Friday, November 4, 2022

Social emotional learning and academic slippage in the post-Pandemic era

In the years since I wrote this post, the emphasis on social-emotional learning is greater than ever. Somehow the pandemic has become an excuse for shifting the balance away from straight-up academics towards even more social emotional learning, even as declines in academic skills are at least as worrying as declines in socio-emotional maturity.

Social emotional learning for everyone, or special interventions for disruptors?

Grit, growth mindsets, social emotional learning (SEL): these latest edu-fads are flourishing as never before--the more so as No Child Left Behind is succeed by the more optimistic Every Student Succeeds Act. In assessing our school children, states must now include at least one “non-academic” measure. The claim, of course, is that non-academic factors ultimately influence academic performance. And who would argue with the idea that how much you persevere and how engaged you are affect how much you learn?

But when schools divert students away from learning activities in order to engage in “social emotional learning,” (SEL), it’s reasonable to be skeptical--even when we encounter “research” that “shows” that some of these SEL programs are increasing academic test scores.
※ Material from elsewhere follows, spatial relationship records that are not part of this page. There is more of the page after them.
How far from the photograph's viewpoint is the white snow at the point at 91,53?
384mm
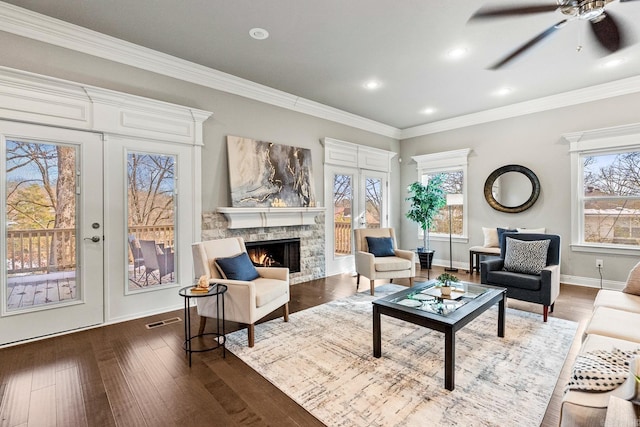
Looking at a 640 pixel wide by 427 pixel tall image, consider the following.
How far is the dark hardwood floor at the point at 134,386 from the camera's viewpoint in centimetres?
184

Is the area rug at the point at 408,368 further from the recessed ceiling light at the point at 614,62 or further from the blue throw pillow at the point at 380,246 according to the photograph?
the recessed ceiling light at the point at 614,62

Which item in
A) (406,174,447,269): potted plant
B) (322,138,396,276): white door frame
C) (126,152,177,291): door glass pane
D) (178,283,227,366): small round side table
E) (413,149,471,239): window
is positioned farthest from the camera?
(413,149,471,239): window

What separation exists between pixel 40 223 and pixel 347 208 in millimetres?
4446

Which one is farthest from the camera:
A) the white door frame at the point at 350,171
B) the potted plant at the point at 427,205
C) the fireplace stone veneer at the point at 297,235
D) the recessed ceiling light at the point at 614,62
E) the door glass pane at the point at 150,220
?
the potted plant at the point at 427,205

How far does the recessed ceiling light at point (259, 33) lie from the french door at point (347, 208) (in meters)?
2.63

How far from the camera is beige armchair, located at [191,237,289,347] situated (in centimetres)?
277

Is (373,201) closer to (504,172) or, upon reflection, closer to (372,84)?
(504,172)

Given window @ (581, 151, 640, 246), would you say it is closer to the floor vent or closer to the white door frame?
the white door frame

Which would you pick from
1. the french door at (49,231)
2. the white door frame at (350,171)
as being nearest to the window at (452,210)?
the white door frame at (350,171)

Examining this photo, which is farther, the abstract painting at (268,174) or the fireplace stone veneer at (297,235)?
the abstract painting at (268,174)

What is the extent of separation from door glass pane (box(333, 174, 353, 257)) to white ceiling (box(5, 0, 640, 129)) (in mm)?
1675

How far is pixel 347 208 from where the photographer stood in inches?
235

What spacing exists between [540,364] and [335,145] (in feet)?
14.2

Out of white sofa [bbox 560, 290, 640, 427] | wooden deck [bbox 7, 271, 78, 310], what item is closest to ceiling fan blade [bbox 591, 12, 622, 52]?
white sofa [bbox 560, 290, 640, 427]
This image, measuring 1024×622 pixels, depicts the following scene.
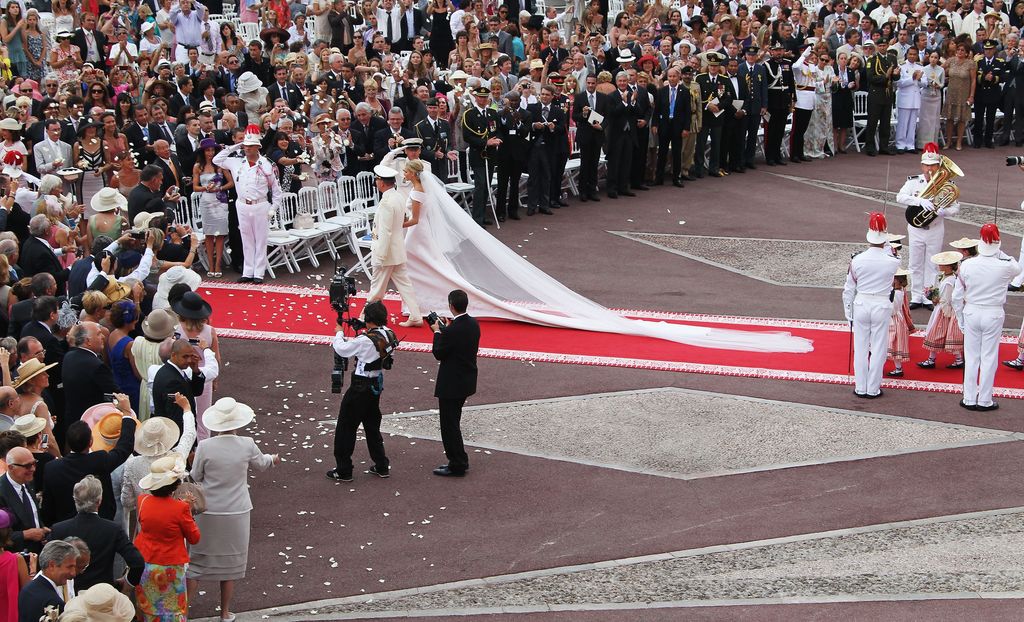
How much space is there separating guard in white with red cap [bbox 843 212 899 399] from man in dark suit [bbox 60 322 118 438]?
7.50m

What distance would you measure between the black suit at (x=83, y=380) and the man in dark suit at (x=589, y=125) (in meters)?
12.9

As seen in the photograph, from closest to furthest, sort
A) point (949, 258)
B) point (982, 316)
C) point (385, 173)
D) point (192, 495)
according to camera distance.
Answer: point (192, 495) → point (982, 316) → point (949, 258) → point (385, 173)

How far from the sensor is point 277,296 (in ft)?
56.2

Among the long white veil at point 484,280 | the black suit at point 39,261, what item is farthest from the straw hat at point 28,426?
the long white veil at point 484,280

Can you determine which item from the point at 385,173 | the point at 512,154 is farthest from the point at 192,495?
the point at 512,154

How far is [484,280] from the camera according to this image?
16.3m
In particular, we must rule out:

1. 
The Hawthorne Effect

2. The possibility that the extra staffing and investment involved may, independently of any SEL-specific activities, have positive ripple effects on classroom academics

3. The possibility that SELs programs improve academic achievement only inasmuch as they improve classroom behavior.

This last factor strikes me as the most likely reason for the efficacy of those SELs programs that are in fact effective. Disruptive, distracting behavior imposes a tremendous drain on teaching/learning—for perpetrators and victims alike.

But then the question becomes: is having the entire school population participate in weekly/daily SEL programs really the most efficient way to improve the behavior of the specific students who disrupt learning? How about instead doing the following:

1. Split the classroom teaching/classroom management positions into two separate jobs.
2. Put highly qualified teachers up front and highly qualified classroom managers in back.
3. Give the latter the authority to remove disruptive students (temporarily or for the long term).
4. Offset the expense of extra adults in classrooms with substantially larger class sizes.
5. Spend the money that would have been spent on SEL instruction for the entire student body on special psychiatric and academic services for disruptive students.